Il trasferimento delle metodologie in presenza alle metodologie a distanza, del cartaceo al digitale, ha avvicinato gli studenti più bravi e con più risorse ma ha amplificato, in alcuni casi, le differenze personali, sociali e culturali e indebolito l’uguaglianza delle opportunità e degli esiti formativi.
Dopo circa tre mesi la “DaD” ha mostrato le proprie fragilità nel reggere elevati livelli di inclusione: il suo buon esito può dipendere, alle volte, da dove si vive, dalla famiglia che si ha, dalla scuola e dai contesti sociali che si frequentano.
Alcuni studenti non possiedono un pc e utilizzano, per le attività, il loro smartphone, non sempre hanno giga a sufficienza per potersi connettere, altre volte l’accesso a piattaforme digitali non è supportato dai dispositivi mobili. Assieme alle problematiche tecniche, bisogna considerare anche il basso livello culturale e le difficoltà linguistiche dei tanti nuclei familiari stranieri.
Gli studenti con bisogni educativi speciali hanno poi potuto confidare essenzialmente sul supporto dei genitori che, in mancanza di assistenti alla comunicazione o all’autonomia, per amore dei propri figli hanno improvvisato ruoli pedagogici, formativi e terapeutici, laddove fosse richiesto.

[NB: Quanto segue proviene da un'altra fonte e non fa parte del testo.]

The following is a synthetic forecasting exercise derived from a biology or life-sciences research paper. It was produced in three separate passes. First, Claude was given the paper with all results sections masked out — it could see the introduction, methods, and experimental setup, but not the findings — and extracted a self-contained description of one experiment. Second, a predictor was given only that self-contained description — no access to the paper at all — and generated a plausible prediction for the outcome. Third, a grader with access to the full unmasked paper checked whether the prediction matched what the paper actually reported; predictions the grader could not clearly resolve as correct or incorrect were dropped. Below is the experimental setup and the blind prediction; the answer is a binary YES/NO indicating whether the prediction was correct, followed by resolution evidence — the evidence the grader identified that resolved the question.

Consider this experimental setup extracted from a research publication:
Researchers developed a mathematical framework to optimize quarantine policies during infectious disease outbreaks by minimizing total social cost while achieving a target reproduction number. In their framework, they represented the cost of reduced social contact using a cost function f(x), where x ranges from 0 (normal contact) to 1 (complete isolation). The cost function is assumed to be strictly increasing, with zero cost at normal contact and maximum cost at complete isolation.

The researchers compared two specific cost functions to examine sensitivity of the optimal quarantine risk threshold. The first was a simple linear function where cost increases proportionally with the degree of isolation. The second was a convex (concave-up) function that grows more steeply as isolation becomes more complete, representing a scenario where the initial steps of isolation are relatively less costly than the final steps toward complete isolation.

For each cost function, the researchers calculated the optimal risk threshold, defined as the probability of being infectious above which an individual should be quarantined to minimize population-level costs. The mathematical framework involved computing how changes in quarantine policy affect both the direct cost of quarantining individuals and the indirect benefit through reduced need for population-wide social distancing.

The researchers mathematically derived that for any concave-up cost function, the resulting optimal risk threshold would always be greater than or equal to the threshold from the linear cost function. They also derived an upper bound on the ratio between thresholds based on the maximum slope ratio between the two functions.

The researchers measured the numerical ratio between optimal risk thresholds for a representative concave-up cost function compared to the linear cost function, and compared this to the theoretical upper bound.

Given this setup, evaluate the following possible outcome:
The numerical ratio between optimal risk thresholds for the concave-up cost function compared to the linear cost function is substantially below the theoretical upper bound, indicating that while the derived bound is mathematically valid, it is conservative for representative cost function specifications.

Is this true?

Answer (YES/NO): YES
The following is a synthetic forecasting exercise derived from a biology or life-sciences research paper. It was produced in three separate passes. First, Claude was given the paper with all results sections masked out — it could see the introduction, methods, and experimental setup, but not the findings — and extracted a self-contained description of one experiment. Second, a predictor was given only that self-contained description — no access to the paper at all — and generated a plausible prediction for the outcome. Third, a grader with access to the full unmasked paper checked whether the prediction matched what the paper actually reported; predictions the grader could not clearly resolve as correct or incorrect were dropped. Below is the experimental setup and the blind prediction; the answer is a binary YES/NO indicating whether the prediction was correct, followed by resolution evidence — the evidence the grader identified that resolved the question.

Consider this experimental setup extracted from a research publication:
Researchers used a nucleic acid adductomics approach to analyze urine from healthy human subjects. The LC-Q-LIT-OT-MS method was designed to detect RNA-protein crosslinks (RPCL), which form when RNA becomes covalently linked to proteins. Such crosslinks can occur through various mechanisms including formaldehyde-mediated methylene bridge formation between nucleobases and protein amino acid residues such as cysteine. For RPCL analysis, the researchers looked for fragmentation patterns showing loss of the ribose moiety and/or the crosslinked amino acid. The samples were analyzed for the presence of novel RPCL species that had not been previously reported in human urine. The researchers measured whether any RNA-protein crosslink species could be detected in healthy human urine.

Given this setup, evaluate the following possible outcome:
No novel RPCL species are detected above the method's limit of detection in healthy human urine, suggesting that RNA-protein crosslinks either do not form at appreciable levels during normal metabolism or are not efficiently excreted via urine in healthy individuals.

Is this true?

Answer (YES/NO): NO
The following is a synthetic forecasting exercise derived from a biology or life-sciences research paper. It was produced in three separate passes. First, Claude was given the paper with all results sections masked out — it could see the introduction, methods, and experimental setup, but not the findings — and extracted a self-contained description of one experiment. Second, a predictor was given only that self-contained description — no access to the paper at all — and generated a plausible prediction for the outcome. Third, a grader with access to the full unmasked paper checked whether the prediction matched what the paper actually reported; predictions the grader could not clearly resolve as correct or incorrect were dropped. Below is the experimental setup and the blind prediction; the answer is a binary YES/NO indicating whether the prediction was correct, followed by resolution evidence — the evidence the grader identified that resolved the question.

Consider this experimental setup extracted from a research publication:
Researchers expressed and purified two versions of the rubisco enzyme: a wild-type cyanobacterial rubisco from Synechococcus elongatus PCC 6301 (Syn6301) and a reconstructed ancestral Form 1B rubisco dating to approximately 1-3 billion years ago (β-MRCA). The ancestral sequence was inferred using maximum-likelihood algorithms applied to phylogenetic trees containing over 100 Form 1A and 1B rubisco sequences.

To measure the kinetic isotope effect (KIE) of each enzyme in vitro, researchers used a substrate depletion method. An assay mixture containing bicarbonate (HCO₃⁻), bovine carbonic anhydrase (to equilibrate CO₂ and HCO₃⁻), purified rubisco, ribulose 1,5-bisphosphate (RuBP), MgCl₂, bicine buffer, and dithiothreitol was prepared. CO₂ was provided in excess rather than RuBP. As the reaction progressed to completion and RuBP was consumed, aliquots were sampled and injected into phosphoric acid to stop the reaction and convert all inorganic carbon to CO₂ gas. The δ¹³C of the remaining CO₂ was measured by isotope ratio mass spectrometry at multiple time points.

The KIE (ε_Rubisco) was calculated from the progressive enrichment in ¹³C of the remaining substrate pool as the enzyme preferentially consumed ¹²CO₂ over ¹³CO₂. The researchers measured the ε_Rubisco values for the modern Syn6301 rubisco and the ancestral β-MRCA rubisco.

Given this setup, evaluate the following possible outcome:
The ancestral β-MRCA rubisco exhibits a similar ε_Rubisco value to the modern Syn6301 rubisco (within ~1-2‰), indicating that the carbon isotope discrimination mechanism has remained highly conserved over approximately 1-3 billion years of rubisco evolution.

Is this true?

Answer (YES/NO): NO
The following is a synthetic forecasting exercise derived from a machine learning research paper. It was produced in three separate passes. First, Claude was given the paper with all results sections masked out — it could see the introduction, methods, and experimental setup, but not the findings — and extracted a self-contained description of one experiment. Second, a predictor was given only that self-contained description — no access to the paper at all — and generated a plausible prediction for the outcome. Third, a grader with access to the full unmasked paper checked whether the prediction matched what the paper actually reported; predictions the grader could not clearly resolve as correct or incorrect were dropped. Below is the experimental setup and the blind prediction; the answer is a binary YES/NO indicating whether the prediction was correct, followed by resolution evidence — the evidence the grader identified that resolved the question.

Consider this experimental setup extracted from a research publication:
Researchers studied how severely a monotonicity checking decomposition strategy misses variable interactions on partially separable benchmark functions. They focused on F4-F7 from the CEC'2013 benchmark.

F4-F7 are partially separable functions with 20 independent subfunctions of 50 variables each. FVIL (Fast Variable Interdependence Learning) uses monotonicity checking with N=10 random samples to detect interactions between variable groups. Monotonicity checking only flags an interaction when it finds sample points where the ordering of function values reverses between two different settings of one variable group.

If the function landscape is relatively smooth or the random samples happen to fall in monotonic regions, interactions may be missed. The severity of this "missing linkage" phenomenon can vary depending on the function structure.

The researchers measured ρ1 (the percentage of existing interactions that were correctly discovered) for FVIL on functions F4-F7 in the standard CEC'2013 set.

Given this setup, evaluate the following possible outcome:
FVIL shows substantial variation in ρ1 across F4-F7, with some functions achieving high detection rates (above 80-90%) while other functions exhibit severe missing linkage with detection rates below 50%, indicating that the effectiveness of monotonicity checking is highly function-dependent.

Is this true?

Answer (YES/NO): YES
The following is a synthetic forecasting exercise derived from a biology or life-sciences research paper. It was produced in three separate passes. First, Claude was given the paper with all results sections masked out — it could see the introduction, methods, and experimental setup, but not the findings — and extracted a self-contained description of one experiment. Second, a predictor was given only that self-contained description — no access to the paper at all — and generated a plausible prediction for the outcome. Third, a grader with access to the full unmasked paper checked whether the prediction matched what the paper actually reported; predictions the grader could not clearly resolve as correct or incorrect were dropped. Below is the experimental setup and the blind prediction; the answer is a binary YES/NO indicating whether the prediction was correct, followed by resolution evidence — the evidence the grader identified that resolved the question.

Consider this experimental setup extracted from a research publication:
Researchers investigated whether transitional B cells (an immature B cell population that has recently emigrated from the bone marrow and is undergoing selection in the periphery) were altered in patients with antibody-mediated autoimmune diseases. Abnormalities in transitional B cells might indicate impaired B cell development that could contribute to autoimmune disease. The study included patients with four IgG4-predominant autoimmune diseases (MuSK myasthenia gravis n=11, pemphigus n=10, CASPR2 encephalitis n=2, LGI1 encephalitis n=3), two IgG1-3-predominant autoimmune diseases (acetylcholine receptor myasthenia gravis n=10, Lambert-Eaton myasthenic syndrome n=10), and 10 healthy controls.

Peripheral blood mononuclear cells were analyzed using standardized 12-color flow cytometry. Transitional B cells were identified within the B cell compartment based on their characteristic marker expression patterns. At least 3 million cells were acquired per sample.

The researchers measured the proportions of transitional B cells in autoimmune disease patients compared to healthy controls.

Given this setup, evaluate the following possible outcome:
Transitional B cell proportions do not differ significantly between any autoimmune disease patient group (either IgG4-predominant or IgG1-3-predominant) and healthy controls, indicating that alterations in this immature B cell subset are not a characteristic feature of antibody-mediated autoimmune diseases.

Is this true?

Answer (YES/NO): NO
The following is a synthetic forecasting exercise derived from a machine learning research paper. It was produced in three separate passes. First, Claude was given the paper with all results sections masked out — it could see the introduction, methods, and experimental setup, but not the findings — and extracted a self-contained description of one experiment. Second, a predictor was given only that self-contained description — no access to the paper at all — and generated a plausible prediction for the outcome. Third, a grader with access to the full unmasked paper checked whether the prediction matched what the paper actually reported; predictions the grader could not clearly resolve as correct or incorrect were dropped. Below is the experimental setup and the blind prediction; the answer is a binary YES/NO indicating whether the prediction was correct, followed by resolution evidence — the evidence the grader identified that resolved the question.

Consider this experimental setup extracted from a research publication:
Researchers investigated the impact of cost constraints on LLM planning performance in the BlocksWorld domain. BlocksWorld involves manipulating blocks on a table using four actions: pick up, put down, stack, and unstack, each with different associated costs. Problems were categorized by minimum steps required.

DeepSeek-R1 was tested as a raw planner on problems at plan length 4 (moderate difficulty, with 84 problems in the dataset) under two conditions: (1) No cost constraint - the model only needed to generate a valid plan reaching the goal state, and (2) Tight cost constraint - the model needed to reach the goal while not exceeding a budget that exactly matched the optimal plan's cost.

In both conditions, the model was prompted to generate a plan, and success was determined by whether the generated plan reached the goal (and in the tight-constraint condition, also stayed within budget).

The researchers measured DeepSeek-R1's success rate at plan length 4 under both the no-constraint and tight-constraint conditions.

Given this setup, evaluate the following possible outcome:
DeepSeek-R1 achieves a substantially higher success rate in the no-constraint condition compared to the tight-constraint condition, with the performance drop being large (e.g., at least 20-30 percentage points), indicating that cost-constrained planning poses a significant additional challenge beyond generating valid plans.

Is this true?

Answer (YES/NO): YES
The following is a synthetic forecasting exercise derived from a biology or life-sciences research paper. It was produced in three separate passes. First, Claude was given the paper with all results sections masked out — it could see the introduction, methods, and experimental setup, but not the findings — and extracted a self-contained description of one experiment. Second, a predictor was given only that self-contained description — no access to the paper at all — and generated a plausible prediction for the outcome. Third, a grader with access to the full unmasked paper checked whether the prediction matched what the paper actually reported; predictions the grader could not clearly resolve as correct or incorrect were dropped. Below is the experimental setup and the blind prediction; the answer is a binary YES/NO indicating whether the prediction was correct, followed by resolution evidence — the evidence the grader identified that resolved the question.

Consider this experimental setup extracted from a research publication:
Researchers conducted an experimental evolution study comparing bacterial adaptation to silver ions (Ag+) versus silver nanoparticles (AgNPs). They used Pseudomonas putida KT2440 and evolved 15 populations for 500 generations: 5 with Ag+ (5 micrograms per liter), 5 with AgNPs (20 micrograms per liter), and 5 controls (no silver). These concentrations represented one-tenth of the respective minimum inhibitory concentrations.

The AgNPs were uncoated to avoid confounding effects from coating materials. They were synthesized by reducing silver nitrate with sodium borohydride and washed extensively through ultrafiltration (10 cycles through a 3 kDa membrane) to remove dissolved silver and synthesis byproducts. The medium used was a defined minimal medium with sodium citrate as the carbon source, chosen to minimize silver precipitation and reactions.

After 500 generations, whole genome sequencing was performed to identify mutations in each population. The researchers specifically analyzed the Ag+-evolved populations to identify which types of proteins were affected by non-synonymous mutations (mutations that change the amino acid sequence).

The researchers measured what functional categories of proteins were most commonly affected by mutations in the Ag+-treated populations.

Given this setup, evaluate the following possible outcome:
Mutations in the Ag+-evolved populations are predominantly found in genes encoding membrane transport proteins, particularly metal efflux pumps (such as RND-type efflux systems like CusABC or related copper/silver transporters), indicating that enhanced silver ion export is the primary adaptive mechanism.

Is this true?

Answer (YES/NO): NO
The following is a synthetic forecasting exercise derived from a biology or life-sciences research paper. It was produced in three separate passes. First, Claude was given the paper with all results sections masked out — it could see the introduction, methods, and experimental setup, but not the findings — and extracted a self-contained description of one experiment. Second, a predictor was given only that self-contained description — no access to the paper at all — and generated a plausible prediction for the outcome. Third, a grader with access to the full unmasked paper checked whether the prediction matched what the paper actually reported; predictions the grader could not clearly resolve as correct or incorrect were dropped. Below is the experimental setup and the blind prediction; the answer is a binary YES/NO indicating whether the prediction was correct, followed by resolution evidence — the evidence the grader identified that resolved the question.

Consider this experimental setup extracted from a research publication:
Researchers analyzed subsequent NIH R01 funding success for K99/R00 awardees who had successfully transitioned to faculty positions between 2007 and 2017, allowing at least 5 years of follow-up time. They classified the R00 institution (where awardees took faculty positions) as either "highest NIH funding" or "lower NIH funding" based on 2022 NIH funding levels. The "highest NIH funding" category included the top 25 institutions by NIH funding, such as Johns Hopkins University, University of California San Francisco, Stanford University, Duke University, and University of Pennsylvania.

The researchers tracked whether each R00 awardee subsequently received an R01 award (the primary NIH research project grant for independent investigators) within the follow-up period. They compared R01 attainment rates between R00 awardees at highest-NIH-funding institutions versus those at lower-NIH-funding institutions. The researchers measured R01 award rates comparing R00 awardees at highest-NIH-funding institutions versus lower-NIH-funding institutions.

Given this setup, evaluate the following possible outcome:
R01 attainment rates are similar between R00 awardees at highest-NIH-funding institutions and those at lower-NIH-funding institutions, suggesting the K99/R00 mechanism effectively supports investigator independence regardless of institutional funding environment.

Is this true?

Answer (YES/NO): NO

Dunque, quella che doveva essere una forma di “pedagogia della vicinanza” si è talvolta rivelata un’occasione di lontananza, prima di tutto per gli studenti più fragili.
In assenza di una “comunità scolastica” e in presenza di bisogni educativi speciali non è facile fare lezione a distanza, ad esempio con alunni autistici occorre lavorare sulle abilità sociali, area di funzionamento che la DaD compromette significativamente.
La Fondazione Agnelli insieme alla Libera Università di Bolzano, all’Università LUMSA di Roma e all’Università di Trento, ha condotto una ricerca online rivolta ai docenti guidata dal Prof. Dario Ianes, ordinario di Pedagogia e Didattica Speciale, per conoscere le criticità più forti per i disabili nella didattica a distanza. L’indagine ha coinvolto 3.170 insegnanti di cui l’84% di sostegno; dall’analisi dei questionari è emerso che uno studente con disabilità su tre è rimasto escluso dalla didattica a distanza o perché si è mostrata inefficace (26%) o perché la DaD non era di fatto praticabile (10,3%); più della metà dei docenti crede che i propri alunni con disabilità stiano patendo una involuzione in termini comportamentali, di autonomia, apprendimento e comunicazione.
Emerge che la DaD ha importanti limiti oggettivi che possono indebolire l’uguaglianza in termini di opportunità formative; l’auspicio è, dunque, che a settembre, attuate tutte le misure per la sicurezza della salute delle comunità scolastiche, si ritorni alla didattica in presenza, da sempre capace di assicurare pari opportunità nell’attuazione del diritto all’Istruzione.